À la conquête d'Hollywood

Les réalisateurs ont réussi à conclure un contrat avec Paramount. Ils devaient fournir un scénario et, en cas de succès, la société leur aurait alloué de l'argent pour le tournage. Cependant, aucun scénario ne semblait voué à devenir un succès commercial aux yeux des Américains.

La fierté d'Eisenstein était blessée. Il a décidé qu'il ne pourrait pas quitter l'Amérique sans film, et a contacté l'artiste communiste mexicain Diego Rivera. Les deux hommes ont élaboré une fresque à grande échelle sur la révolution mexicaine.

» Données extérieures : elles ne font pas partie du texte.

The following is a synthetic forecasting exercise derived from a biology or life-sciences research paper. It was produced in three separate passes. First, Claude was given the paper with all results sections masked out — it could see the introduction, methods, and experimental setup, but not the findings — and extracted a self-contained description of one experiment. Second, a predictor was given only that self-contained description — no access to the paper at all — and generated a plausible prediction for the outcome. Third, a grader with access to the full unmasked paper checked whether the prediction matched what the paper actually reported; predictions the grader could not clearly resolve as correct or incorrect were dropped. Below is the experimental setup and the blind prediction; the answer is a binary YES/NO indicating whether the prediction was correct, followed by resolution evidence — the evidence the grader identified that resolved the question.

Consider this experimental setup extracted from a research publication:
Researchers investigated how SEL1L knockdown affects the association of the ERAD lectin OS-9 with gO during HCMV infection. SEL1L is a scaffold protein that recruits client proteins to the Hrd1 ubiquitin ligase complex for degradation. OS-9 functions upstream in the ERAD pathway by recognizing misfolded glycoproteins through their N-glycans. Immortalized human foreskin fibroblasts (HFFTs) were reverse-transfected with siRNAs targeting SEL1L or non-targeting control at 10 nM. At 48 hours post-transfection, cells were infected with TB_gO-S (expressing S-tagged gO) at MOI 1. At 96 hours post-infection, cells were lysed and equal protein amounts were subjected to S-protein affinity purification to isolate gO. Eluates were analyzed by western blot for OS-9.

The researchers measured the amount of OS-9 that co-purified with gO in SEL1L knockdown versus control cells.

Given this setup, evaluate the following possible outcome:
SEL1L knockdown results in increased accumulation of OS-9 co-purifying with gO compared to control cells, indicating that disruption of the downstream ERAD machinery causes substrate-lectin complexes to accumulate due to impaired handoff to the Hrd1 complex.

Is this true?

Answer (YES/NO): YES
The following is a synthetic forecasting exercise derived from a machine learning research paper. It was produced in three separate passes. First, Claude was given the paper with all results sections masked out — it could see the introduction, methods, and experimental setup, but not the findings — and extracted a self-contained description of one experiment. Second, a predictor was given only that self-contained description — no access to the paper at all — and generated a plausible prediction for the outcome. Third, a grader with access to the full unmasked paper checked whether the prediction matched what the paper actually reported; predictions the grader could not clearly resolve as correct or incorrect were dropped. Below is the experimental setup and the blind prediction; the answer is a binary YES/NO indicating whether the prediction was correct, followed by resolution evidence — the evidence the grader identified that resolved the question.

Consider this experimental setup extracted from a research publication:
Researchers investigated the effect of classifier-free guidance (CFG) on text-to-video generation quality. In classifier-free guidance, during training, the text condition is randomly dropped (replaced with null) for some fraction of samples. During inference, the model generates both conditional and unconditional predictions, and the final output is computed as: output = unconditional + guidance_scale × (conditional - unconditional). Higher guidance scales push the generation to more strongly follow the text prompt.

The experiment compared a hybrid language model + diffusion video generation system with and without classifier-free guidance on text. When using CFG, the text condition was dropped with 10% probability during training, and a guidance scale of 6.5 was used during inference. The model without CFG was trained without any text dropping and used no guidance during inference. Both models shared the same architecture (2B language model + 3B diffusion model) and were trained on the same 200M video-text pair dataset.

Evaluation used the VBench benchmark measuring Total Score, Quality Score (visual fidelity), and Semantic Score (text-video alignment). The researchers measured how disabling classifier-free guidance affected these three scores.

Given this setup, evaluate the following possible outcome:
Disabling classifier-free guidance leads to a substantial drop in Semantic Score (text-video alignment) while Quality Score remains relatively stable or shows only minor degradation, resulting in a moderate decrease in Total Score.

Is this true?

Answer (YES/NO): YES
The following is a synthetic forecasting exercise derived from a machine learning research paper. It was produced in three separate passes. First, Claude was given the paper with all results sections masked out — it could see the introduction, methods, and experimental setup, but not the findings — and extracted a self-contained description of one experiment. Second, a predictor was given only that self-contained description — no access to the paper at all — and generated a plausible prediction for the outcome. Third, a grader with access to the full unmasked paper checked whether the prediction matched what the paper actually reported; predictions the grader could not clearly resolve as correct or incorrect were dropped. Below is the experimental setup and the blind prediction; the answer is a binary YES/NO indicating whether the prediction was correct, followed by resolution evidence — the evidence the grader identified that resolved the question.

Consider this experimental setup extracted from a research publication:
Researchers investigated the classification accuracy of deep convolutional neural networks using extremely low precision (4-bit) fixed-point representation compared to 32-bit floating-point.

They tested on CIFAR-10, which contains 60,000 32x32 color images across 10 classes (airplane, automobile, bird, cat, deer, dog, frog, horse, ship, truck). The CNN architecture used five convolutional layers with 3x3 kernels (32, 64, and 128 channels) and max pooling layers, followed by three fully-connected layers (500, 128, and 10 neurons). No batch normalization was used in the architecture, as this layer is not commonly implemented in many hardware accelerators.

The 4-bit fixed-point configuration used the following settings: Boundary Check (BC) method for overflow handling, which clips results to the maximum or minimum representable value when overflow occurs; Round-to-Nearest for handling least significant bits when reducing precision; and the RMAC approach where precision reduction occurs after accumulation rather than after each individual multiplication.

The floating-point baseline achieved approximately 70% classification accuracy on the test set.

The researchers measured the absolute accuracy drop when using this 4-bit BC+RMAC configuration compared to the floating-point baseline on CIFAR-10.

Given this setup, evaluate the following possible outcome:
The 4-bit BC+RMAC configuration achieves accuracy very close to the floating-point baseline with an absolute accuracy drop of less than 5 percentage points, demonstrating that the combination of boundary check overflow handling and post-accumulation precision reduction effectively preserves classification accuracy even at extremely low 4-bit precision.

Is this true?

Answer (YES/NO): NO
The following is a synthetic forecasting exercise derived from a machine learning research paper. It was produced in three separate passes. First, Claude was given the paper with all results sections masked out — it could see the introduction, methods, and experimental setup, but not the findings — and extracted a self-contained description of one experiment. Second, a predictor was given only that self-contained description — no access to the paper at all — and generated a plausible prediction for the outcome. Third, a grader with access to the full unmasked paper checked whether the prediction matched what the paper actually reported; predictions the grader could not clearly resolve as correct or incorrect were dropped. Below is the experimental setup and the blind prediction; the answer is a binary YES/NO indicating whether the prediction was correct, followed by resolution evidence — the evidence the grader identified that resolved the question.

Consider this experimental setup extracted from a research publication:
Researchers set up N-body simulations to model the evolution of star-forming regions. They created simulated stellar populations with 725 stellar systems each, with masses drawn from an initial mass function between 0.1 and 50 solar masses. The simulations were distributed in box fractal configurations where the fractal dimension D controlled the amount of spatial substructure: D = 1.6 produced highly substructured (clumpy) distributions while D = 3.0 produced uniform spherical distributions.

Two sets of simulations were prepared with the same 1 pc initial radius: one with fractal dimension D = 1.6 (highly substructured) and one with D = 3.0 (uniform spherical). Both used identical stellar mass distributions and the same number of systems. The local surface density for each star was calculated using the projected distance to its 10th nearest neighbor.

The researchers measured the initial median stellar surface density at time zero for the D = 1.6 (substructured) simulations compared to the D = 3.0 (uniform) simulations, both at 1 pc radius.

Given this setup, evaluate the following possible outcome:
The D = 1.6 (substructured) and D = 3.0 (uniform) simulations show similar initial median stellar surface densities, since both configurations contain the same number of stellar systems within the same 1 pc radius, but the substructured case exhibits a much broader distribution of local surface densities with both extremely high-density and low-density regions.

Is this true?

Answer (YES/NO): NO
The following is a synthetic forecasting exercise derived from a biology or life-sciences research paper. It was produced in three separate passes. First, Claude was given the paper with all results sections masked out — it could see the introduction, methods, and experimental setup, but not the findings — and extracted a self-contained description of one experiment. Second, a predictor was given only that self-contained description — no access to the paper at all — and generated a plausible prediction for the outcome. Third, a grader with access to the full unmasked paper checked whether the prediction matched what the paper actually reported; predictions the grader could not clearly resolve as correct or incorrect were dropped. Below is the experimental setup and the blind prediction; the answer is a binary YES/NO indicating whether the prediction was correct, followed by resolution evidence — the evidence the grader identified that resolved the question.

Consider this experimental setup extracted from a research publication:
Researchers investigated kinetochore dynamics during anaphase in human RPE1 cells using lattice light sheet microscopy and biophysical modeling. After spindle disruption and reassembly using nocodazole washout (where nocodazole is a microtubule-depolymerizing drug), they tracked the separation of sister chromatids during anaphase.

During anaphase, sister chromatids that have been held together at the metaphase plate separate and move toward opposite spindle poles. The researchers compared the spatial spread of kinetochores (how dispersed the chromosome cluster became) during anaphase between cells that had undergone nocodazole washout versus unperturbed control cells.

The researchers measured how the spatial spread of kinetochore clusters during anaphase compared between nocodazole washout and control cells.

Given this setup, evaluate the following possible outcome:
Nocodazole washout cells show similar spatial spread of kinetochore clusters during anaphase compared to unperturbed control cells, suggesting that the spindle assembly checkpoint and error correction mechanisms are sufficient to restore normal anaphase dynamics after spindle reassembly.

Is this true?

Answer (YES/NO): NO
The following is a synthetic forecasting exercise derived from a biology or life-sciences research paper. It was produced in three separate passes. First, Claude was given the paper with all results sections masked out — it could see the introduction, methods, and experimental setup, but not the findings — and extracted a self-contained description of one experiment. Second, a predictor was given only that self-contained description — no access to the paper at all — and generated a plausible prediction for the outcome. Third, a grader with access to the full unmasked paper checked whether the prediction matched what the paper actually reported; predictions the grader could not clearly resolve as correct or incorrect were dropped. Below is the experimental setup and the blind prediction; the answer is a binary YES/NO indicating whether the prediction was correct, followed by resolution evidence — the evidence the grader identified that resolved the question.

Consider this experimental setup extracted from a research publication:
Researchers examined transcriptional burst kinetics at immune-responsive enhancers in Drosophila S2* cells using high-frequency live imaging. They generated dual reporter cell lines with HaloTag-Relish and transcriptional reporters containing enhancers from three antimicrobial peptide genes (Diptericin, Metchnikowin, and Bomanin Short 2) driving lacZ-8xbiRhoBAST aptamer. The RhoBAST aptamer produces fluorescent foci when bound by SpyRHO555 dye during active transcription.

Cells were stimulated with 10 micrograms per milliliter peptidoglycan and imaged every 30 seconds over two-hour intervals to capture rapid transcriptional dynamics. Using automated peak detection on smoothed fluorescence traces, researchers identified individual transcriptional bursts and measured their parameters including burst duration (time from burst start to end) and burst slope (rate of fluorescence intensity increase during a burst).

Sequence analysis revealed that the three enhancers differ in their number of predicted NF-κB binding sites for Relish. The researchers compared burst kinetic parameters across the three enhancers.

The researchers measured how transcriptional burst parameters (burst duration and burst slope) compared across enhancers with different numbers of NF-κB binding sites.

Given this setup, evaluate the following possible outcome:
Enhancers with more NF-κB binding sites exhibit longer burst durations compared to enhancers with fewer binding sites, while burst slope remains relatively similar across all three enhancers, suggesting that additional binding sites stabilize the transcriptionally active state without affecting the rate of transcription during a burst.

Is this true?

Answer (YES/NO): NO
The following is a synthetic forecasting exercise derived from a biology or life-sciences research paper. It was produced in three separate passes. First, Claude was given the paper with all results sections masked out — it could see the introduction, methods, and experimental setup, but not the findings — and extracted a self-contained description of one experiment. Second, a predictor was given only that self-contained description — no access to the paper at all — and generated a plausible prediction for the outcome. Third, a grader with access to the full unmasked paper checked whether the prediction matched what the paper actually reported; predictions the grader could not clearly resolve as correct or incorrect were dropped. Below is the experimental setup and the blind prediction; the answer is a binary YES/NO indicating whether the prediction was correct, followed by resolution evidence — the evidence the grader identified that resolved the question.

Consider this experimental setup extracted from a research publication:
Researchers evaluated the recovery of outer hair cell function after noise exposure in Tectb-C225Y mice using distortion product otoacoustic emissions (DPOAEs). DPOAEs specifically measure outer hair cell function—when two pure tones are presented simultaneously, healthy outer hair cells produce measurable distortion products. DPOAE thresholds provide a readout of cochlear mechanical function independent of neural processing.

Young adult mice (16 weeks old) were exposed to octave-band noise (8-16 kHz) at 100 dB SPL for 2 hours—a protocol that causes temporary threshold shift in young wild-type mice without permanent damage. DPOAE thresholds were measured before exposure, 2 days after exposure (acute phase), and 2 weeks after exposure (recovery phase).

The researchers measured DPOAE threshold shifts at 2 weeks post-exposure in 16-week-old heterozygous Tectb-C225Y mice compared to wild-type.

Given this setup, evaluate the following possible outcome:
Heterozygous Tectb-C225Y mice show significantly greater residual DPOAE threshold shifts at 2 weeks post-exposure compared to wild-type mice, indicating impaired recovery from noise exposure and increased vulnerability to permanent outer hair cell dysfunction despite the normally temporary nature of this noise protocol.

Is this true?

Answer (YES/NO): NO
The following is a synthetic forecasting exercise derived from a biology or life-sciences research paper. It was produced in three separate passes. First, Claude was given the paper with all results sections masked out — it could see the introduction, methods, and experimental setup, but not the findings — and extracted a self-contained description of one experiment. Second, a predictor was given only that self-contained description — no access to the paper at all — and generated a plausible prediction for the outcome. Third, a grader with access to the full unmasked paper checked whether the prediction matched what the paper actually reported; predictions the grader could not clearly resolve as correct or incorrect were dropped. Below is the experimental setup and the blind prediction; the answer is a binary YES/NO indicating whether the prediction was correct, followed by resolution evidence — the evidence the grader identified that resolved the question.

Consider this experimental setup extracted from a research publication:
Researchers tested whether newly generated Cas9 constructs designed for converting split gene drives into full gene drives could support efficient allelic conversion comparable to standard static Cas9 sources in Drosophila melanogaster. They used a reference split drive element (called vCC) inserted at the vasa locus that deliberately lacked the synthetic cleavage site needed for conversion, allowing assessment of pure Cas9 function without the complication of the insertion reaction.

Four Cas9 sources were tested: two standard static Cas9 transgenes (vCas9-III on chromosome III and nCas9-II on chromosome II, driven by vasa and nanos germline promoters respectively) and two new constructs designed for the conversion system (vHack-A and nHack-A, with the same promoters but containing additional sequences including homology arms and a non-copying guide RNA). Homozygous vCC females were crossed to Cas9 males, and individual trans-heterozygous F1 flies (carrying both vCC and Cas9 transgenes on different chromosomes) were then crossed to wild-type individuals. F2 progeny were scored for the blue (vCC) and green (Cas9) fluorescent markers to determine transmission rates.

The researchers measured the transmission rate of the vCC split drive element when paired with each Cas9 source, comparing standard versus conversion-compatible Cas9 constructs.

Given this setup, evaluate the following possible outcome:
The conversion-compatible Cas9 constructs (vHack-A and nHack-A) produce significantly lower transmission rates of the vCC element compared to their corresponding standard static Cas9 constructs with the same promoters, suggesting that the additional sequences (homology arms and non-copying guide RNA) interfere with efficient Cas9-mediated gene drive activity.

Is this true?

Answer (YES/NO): NO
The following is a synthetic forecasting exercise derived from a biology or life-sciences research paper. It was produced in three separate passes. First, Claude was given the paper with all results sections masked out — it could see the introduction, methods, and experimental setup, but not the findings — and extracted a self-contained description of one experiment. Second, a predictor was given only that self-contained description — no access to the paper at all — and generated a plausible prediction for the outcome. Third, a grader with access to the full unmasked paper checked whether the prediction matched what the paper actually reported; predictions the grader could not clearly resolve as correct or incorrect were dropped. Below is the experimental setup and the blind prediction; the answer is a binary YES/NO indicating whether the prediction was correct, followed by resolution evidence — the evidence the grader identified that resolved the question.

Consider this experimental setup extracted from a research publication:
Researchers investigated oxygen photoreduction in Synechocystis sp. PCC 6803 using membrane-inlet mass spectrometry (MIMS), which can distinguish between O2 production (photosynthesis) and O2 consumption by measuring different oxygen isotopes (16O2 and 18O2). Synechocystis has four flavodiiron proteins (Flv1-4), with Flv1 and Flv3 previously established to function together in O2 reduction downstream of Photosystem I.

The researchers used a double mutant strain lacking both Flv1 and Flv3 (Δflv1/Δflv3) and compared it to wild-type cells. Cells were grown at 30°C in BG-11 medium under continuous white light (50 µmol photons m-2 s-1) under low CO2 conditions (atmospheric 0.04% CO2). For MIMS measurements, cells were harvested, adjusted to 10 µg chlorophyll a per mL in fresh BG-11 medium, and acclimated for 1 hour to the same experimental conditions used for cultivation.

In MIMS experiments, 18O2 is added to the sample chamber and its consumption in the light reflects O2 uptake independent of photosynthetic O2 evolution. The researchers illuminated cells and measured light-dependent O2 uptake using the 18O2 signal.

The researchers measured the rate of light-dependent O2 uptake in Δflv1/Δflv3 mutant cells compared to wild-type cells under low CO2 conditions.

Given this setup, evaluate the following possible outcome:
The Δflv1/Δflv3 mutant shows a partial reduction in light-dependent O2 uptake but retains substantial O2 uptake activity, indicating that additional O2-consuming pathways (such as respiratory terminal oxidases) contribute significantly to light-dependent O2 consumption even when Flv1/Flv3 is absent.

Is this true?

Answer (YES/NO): NO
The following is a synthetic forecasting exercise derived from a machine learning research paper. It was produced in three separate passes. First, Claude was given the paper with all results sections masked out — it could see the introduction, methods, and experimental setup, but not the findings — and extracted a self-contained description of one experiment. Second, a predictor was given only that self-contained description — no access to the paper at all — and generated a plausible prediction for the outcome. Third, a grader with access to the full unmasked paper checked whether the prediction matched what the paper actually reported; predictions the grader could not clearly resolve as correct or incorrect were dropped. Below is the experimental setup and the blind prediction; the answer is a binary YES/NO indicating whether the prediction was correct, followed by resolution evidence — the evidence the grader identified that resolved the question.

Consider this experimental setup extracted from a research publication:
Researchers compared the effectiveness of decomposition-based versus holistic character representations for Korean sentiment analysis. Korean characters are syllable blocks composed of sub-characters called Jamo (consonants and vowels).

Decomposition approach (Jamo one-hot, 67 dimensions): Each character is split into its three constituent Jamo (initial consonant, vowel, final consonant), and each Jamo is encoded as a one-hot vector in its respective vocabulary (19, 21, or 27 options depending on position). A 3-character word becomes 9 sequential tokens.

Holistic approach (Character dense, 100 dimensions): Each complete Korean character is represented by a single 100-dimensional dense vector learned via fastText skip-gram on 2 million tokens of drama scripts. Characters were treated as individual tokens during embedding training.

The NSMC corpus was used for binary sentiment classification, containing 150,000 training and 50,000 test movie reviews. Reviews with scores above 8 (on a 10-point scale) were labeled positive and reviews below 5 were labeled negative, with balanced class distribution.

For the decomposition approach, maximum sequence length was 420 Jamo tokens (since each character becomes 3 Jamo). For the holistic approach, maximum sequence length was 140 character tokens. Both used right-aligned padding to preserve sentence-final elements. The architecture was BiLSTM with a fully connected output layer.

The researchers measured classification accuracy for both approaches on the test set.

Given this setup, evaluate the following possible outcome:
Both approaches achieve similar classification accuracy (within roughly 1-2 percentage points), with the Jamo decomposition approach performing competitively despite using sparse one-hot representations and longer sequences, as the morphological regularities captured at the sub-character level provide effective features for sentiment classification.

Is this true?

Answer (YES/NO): YES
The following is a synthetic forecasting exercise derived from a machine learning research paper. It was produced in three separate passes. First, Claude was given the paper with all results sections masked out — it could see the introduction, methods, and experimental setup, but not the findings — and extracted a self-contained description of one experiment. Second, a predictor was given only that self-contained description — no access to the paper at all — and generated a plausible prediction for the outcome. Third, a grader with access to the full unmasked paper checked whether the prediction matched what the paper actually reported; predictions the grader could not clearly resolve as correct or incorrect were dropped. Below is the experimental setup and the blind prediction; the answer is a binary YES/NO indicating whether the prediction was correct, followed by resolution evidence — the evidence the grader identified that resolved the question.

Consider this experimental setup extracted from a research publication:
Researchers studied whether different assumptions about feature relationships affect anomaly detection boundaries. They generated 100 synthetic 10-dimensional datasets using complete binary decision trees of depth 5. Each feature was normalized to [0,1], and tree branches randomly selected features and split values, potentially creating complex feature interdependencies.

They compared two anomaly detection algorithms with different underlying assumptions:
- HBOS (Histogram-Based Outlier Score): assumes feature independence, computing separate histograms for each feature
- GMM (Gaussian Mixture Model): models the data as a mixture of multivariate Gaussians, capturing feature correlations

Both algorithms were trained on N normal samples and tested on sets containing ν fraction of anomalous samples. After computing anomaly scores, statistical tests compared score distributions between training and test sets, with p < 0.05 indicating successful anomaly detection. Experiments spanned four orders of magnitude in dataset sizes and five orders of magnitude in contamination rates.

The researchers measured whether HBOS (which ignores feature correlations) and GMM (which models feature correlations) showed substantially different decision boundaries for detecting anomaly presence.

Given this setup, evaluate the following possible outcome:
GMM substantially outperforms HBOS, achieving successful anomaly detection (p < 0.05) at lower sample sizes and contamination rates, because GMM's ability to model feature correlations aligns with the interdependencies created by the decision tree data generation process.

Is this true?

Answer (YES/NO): NO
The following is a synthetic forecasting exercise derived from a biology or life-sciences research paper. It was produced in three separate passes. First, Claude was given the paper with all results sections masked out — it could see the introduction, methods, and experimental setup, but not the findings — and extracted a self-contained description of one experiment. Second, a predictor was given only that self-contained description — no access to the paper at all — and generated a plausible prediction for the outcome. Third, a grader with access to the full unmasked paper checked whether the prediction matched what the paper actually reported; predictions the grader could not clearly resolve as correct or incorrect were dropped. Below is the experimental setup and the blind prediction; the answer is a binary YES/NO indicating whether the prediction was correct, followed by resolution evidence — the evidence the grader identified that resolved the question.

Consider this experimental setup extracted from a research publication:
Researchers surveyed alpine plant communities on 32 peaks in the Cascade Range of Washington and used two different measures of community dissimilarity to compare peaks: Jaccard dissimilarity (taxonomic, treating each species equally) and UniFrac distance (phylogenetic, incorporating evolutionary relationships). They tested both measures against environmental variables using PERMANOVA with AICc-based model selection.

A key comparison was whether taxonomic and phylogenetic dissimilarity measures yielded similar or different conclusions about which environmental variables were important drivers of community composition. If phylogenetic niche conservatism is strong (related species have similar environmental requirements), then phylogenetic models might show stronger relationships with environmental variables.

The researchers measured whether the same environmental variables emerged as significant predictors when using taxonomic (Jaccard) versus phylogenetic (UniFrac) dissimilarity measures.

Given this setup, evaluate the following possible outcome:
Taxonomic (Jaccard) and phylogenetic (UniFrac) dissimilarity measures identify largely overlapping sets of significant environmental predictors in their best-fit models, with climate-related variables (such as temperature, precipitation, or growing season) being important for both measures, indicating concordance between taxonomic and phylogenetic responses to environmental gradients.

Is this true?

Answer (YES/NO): YES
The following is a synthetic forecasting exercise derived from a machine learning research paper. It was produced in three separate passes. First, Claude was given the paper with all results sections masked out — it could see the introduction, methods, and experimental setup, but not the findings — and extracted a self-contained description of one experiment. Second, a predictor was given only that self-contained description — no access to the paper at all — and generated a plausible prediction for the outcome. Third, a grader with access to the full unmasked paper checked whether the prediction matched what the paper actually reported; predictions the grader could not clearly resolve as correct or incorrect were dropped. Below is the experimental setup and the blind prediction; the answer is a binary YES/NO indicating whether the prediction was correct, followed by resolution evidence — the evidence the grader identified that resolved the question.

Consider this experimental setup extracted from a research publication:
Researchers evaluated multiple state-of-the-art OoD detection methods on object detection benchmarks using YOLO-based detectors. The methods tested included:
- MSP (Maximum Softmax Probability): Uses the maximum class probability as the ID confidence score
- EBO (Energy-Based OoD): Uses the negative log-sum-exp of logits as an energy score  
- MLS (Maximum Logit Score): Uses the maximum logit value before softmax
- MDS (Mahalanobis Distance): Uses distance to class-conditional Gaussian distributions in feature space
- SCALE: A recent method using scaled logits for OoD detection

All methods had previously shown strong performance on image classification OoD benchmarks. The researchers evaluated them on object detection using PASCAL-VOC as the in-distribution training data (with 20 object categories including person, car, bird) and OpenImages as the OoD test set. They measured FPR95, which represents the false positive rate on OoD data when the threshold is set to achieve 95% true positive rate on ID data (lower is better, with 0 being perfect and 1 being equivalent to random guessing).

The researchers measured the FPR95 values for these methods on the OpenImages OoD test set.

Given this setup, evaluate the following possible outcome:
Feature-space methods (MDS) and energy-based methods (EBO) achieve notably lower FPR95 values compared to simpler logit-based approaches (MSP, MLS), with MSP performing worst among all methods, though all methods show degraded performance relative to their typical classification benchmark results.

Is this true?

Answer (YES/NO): NO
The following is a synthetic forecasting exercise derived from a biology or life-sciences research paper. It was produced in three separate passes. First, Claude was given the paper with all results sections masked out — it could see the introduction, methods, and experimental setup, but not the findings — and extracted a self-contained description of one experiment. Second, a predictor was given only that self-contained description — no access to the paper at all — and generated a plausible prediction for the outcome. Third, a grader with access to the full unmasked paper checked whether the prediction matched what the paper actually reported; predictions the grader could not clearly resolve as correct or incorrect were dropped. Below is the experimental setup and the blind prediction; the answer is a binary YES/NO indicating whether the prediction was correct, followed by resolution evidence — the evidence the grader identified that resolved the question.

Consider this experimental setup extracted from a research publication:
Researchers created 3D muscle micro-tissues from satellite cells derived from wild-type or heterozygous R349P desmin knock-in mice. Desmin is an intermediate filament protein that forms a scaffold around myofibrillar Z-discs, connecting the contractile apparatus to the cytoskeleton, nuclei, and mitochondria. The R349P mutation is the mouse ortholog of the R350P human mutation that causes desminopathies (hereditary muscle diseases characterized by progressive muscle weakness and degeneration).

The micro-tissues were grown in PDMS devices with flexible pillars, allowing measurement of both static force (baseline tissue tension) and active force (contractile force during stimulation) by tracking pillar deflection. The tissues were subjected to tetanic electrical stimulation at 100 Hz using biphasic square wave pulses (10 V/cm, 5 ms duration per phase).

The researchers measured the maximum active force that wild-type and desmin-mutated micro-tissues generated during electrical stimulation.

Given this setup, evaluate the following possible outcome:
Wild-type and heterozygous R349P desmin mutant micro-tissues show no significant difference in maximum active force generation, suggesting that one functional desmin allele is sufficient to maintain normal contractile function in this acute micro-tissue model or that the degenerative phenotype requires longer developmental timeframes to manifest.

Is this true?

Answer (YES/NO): NO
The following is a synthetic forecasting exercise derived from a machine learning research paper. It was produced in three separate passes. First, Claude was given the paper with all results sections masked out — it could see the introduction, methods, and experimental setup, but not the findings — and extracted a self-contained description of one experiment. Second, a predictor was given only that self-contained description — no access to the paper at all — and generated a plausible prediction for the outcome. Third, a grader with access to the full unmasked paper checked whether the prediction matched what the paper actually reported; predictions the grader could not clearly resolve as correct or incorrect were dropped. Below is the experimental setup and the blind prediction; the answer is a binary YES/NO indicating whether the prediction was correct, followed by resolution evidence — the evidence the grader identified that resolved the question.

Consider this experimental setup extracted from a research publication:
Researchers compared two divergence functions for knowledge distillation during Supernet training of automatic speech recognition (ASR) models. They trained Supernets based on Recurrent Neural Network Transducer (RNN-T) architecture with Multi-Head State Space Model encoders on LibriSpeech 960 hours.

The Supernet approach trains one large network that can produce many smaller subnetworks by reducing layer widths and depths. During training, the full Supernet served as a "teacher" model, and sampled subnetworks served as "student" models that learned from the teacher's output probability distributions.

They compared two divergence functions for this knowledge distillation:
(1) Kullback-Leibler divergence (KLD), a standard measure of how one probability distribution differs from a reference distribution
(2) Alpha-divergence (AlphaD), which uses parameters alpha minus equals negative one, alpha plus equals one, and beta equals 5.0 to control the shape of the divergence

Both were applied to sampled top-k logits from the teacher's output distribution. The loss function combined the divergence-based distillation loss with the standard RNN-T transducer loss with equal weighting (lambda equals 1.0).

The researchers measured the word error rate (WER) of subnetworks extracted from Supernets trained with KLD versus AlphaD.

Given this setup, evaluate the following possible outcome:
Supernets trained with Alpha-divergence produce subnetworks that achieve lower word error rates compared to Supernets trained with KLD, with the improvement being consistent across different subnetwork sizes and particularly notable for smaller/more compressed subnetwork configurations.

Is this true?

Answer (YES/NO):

Cependant, le travail sur le film a été retardé et, comme l'écrit Volkov, des signaux d'alarme ont commencé à arriver de Moscou : Staline, suspicieux, craignait qu'Eisenstein ne revienne pas et refusait de perdre un réalisateur aussi célèbre.

«La vie est devenue plus amusante»

L’équipe a été contrainte de rentrer. Eisenstein, tombé en disgrâce, agaçait avec son caractère insistant  Boris Choumiatski, camarade de parti de Staline, que ce dernier avait placé à la tête de l’industrie cinématographique.

En outre, Staline souhaitait organiser la production de films comiques dans lesquels il y aurait beaucoup de musique et de chansons, vantant la vie de l'homme soviétique et la réalisation du plan quinquennal - le premier plan complet d'industrialisation du pays, idée du dictateur qui faisait sa fierté. Eisenstein était assez éloigné de ces genres élogieux.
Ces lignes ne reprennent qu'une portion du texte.